Rewrite the listing from the line containing "At what distance from the photographer" through the end, inclusive, replacing "distant building" with "far-off building" and leaving everything else unchanged.

# Dataset extract start

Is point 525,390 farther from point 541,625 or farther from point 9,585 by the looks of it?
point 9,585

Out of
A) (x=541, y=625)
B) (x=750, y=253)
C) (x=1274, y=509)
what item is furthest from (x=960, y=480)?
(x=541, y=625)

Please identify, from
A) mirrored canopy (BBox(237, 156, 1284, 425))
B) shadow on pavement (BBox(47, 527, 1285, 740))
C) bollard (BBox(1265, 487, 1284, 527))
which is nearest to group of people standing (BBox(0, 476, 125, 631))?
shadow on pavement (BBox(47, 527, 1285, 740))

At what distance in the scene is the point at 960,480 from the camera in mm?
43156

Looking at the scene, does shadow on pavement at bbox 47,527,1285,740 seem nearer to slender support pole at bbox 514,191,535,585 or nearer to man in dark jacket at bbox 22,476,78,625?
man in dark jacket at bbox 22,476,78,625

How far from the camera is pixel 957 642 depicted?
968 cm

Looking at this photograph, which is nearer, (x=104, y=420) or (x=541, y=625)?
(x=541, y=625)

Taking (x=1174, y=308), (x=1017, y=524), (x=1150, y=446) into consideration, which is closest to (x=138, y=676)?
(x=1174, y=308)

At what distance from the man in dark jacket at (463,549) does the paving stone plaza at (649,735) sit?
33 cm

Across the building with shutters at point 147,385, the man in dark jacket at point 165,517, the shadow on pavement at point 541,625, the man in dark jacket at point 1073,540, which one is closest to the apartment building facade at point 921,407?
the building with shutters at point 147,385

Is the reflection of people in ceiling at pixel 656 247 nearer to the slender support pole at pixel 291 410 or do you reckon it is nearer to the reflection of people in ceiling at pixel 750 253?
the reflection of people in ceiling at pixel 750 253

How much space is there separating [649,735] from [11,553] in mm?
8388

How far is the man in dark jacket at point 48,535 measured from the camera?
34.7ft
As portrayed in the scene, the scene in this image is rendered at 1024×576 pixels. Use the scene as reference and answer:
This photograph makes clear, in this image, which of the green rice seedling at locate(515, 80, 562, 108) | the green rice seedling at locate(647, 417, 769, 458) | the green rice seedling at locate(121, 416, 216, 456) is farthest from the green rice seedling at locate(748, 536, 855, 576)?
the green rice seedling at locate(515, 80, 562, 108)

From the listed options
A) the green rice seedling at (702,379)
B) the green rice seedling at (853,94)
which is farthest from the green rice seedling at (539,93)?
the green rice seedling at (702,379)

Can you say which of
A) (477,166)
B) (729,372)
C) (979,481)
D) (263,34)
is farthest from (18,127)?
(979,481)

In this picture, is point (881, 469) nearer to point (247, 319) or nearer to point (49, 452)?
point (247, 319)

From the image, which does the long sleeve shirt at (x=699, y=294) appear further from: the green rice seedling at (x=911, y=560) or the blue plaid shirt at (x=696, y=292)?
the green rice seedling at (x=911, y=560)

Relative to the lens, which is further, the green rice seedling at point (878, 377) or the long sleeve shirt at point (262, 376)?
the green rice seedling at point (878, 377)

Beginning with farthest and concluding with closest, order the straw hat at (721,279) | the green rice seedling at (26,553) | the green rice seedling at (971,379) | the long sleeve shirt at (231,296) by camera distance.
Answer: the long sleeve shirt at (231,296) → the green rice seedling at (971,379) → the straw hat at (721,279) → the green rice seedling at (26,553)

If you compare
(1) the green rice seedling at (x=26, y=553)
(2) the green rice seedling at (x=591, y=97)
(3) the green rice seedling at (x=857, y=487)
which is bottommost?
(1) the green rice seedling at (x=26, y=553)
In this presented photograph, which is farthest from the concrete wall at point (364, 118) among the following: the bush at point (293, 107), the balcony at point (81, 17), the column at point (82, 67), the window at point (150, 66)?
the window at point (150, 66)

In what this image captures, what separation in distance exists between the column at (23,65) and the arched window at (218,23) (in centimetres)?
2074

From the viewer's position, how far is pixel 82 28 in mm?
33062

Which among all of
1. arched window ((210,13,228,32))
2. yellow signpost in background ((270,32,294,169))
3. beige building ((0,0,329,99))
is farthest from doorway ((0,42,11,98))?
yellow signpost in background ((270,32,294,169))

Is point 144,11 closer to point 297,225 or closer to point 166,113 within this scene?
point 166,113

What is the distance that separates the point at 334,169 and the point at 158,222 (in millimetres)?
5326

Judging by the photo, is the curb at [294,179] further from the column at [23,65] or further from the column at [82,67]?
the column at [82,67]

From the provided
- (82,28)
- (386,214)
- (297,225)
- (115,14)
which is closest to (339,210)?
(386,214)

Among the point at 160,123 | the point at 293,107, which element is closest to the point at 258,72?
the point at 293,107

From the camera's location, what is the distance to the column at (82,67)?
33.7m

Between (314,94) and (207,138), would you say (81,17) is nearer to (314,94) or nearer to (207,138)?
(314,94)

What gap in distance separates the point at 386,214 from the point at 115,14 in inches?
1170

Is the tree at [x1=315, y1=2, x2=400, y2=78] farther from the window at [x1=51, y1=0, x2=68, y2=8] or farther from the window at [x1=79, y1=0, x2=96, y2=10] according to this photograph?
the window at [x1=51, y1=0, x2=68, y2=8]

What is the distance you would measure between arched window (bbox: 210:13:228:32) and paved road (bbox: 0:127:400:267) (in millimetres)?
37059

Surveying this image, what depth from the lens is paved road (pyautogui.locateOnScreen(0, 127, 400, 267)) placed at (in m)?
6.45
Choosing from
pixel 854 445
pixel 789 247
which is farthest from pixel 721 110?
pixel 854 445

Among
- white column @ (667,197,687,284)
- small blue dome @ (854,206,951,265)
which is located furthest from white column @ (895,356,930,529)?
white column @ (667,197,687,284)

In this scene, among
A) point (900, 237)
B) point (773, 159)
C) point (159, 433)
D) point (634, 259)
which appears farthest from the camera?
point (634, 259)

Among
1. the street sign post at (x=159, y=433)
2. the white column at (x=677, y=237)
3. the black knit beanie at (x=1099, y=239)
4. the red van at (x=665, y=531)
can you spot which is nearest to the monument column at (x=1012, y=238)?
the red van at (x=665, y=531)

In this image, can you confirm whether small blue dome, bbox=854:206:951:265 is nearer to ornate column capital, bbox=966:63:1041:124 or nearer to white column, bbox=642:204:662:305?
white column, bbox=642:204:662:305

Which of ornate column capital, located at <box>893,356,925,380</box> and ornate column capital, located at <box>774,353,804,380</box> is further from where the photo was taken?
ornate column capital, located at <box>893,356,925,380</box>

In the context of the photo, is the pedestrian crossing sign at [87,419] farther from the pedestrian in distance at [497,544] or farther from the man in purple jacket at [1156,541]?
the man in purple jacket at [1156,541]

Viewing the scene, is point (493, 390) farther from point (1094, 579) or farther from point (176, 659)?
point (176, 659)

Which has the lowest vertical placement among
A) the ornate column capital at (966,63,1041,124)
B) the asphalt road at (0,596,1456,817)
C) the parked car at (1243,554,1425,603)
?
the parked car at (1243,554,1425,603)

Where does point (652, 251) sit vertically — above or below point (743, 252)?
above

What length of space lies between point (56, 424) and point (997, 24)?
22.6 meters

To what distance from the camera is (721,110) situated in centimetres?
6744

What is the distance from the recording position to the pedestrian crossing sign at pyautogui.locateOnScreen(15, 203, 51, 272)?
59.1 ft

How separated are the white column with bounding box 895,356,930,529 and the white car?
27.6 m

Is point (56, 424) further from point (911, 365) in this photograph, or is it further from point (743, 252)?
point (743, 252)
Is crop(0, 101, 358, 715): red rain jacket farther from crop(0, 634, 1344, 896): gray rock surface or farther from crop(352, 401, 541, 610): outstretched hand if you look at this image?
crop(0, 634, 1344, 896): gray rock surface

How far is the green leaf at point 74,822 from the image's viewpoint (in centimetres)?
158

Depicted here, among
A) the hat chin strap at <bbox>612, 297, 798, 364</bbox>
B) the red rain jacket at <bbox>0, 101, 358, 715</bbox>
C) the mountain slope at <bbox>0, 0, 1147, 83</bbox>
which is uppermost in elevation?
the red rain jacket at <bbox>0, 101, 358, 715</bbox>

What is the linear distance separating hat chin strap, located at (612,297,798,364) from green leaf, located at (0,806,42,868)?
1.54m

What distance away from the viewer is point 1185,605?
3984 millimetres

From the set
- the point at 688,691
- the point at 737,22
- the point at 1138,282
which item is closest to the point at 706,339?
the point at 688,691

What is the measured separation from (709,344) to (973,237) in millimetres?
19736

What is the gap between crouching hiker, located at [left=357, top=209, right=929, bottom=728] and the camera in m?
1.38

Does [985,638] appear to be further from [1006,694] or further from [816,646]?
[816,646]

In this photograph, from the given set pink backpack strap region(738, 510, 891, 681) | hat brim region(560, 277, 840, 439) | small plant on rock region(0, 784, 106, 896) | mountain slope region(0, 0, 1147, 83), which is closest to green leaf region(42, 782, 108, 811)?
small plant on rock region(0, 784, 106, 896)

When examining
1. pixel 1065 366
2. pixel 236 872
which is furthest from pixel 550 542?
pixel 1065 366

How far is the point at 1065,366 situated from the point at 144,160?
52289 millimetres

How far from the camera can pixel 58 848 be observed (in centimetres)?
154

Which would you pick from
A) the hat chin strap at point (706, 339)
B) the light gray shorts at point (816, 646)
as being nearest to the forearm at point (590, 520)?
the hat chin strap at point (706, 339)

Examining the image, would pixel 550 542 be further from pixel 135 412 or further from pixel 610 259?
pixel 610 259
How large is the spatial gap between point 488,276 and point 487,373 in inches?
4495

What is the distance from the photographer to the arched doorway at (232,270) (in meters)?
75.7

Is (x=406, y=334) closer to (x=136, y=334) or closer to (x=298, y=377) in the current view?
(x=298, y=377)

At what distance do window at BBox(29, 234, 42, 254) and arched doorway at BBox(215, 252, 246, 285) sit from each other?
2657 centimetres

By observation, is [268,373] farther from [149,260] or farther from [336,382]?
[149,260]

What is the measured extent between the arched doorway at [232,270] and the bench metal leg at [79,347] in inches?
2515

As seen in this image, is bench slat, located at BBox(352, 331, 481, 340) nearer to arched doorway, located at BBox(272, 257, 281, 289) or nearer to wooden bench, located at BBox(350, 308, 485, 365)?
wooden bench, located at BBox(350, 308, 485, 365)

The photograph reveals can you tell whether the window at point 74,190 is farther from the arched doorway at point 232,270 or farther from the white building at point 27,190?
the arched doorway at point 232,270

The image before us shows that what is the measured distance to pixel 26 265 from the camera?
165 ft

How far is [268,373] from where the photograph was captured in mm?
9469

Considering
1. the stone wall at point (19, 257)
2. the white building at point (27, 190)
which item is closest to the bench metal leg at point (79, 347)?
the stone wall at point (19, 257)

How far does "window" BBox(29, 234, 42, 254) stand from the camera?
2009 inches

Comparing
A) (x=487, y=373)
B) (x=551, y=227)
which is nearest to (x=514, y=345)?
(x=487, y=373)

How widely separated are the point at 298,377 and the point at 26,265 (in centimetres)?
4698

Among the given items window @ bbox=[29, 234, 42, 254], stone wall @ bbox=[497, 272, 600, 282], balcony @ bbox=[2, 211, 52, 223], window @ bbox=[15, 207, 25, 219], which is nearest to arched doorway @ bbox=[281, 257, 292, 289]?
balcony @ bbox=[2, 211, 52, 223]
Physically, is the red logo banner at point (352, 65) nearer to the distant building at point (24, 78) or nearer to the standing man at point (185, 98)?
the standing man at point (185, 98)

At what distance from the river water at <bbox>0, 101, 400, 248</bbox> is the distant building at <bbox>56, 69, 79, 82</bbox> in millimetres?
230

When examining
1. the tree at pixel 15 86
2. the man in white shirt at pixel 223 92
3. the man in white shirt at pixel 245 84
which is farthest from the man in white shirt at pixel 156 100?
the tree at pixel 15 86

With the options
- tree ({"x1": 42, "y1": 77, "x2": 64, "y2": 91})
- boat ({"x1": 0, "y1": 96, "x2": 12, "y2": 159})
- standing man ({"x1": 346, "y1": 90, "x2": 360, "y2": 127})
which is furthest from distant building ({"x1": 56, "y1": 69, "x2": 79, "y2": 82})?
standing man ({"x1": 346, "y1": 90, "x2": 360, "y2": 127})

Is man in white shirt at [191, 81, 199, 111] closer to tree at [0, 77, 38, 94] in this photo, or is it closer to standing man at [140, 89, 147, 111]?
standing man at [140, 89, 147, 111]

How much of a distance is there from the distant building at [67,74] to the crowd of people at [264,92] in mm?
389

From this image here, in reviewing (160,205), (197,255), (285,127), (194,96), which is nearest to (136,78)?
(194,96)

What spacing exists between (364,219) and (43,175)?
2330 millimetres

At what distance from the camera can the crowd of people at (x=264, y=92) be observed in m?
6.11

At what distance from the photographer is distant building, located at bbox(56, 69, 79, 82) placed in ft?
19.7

# Dataset extract end

:: Written solution ::
At what distance from the photographer is far-off building, located at bbox(56, 69, 79, 82) placed in ft?
19.7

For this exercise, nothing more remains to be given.